According to the invention described above, the n ⁻ -type epitaxial layer has a carrier concentration of 1×10 ¹⁴ /cm ³ or more and 1×10 ¹⁵ /cm ³ or less. Therefore, by setting the film thickness of the n ⁻ -type epitaxial layer of this silicon carbide semiconductor substrate to an appropriate value, a silicon carbide semiconductor device having a high breakdown voltage, for example, 10 kV class or higher can be realized. Further, the carrier concentration of the n ⁻ -type epitaxial layer is set to 1×10 ¹⁴ /cm ³ or more and 5×10 ¹⁴ /cm ³ or less, and the set film thickness of the n ⁻ -type epitaxial layer is set to an appropriate value. , a silicon carbide semiconductor device with a higher withstand voltage, for example, a 13 kV class or higher or a 20 kV class or higher can be realized.

In addition, by heating the inside of the epitaxial growth apparatus for a predetermined time before epitaxially growing the n ⁻ -type epitaxial layer, the boron contained in the carbon constituting the members such as the susceptor in the epitaxial growth apparatus can be released in advance. As a result, the amount of boron mixed into the n ⁻ -type epitaxial layer during epitaxial growth can be reduced, and the concentration of each or the total of p-type impurity components can be less than 1×10 ¹⁴ /cm ³ . For this reason, for example, when a unipolar device such as a 10 kV class SBD is manufactured with the n ⁻ -type epitaxial layer having a set thickness of 135 μm, it is possible to prevent the carrier concentration from becoming lower than the set value. You can prevent it from getting worse.

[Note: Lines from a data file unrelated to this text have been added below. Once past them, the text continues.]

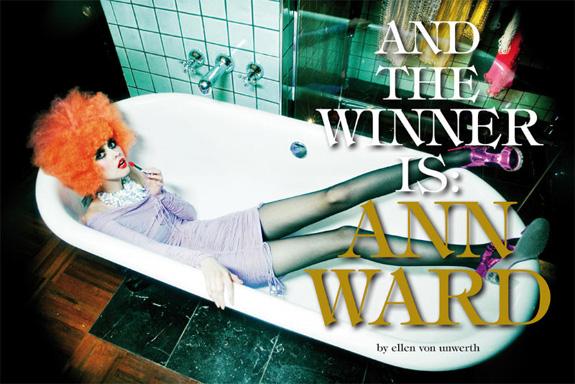 Ann Ward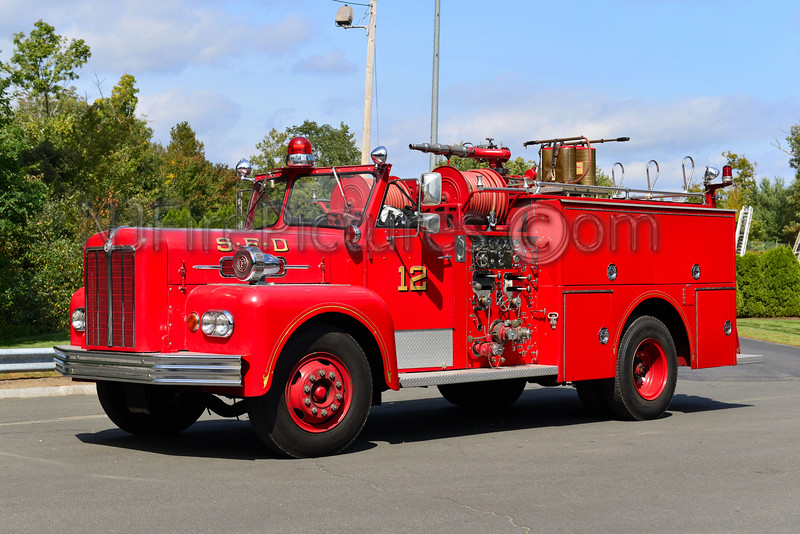 SPRINGFIELD, MA ENGINE 12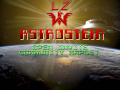 LZWolf Astrostein Open Invite Community Mapset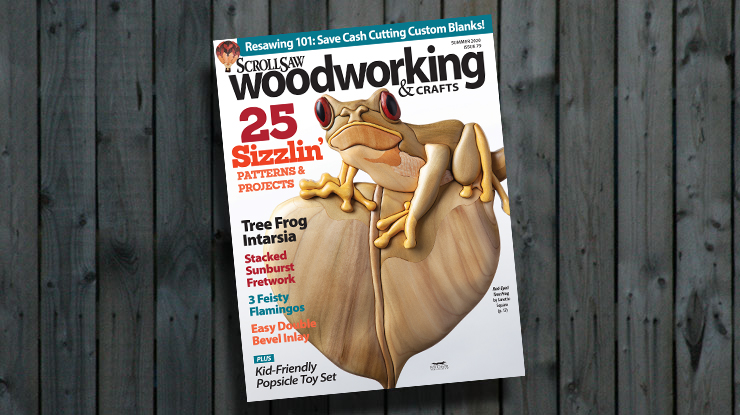 Scroll Saw Woodworking & Crafts Summer 2020 (Issue #79)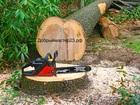 Фото в Строительство и ремонт Другие строительные услуги Профессиональный спил деревьев. Быстро удаляем в Краснодаре 500
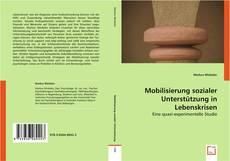 Bookcover of Mobilisierung sozialer Unterstützung in Lebenskrisen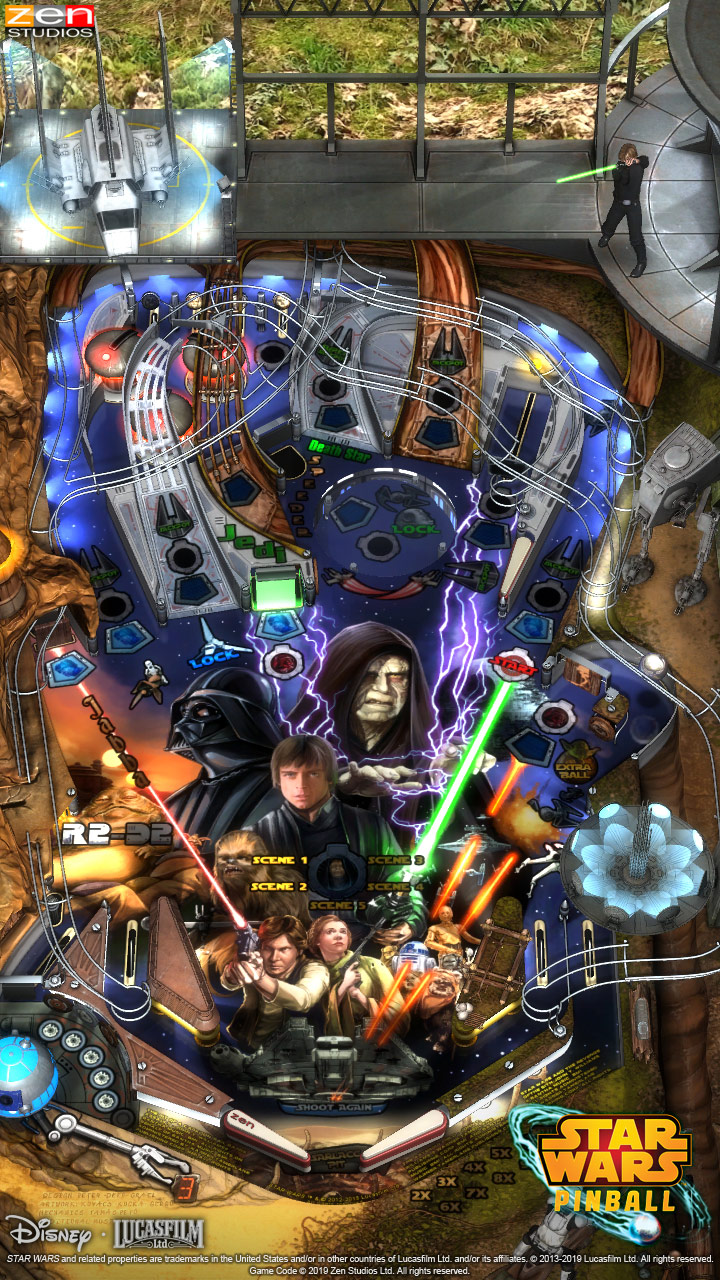 Star Wars Pinball for Nintendo Switch - Return of the Jedi table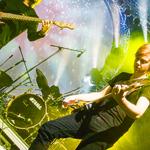 Концерт The Pink Floyd Show UK в Екатеринбурге, фото 11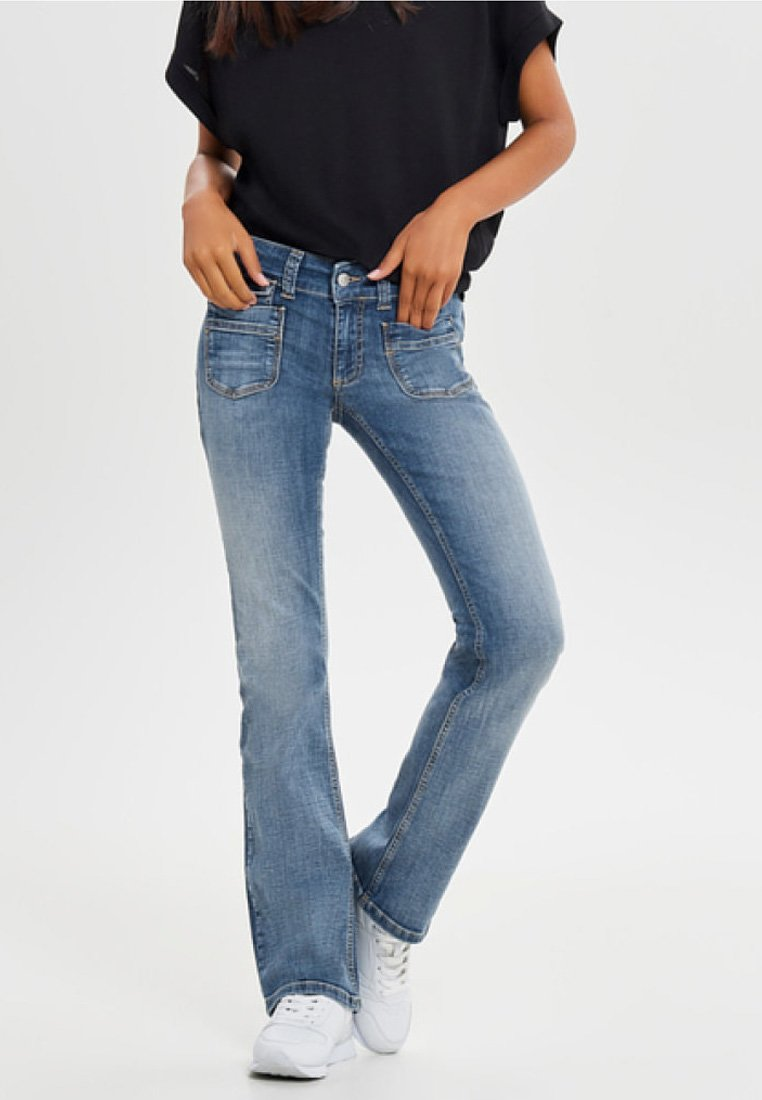 ONLY - Bootcut jeans - dark blue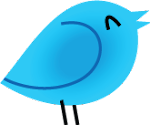 Twitter do Blog/Blog's Twitter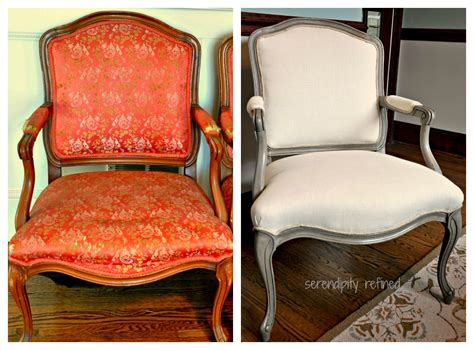 chalk paint upholstery serendipity refined style side chair makeover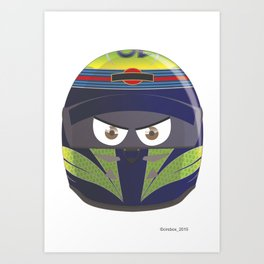 FELIPE MASSA_2014_HELMET #19 Art Print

According to the silicon carbide semiconductor substrate and the method for manufacturing a silicon carbide semiconductor substrate according to the present invention, a silicon carbide semiconductor substrate having a low-concentration drift layer with a carrier concentration of 1×10 ¹⁴ /cm ³ to 1×10 ¹⁵ /cm ³ is manufactured. There is an effect that it can be provided.

1 is a cross-sectional view showing the configuration of a silicon carbide semiconductor substrate according to an embodiment; FIG. 4 is a flow chart of a process for forming a silicon carbide semiconductor substrate according to an embodiment; 5 is a graph showing a correspondence relationship between the flow rate of dopant gas during doping and the carrier concentration of the epitaxial layer in the silicon carbide semiconductor substrate according to the embodiment; 5 is a table showing actual values of SIMS analysis and CV measurement of the n ⁻ -type epitaxial layer of the silicon carbide semiconductor substrate according to the embodiment; 4 is a graph showing current-voltage characteristics of a Schottky barrier diode; 1 is a cross-sectional view showing the structure of an epitaxial growth apparatus for single crystal SiC; FIG.

Preferred embodiments of a silicon carbide semiconductor substrate and a method for manufacturing a silicon carbide semiconductor substrate according to the present invention will be described below in detail with reference to the accompanying drawings. In this specification and the accompanying drawings, layers and regions prefixed with n or p mean that electrons or holes are majority carriers, respectively. Also, + and - attached to n and p mean that the impurity concentration is higher and lower than that of the layer or region not attached, respectively. When the notations of n and p including + and - are the same, it indicates that the concentrations are close, and the concentrations are not necessarily the same. In the following description of the embodiments and the accompanying drawings, the same configurations are denoted by the same reference numerals, and overlapping descriptions are omitted. Also, in this specification, in the notation of the Miller index, "-" means a bar attached to the index immediately after it, and adding "-" before the index indicates a negative index.

(Embodiment)
FIG. 1 is a cross-sectional view showing the configuration of a silicon carbide semiconductor substrate according to an embodiment. As shown in FIG. 1, the silicon carbide semiconductor substrate according to the embodiment includes a first main surface (front surface) of an n-type silicon carbide substrate (single-crystal silicon carbide substrate) 1, for example, the (0001) plane (Si ), an n-type buffer layer 2 is deposited. The n-type buffer layer 2 may be formed or may not be formed. Also, the thickness of the n-type buffer layer 2 may be thinner or thicker than that of the n ⁻ -type drift layer.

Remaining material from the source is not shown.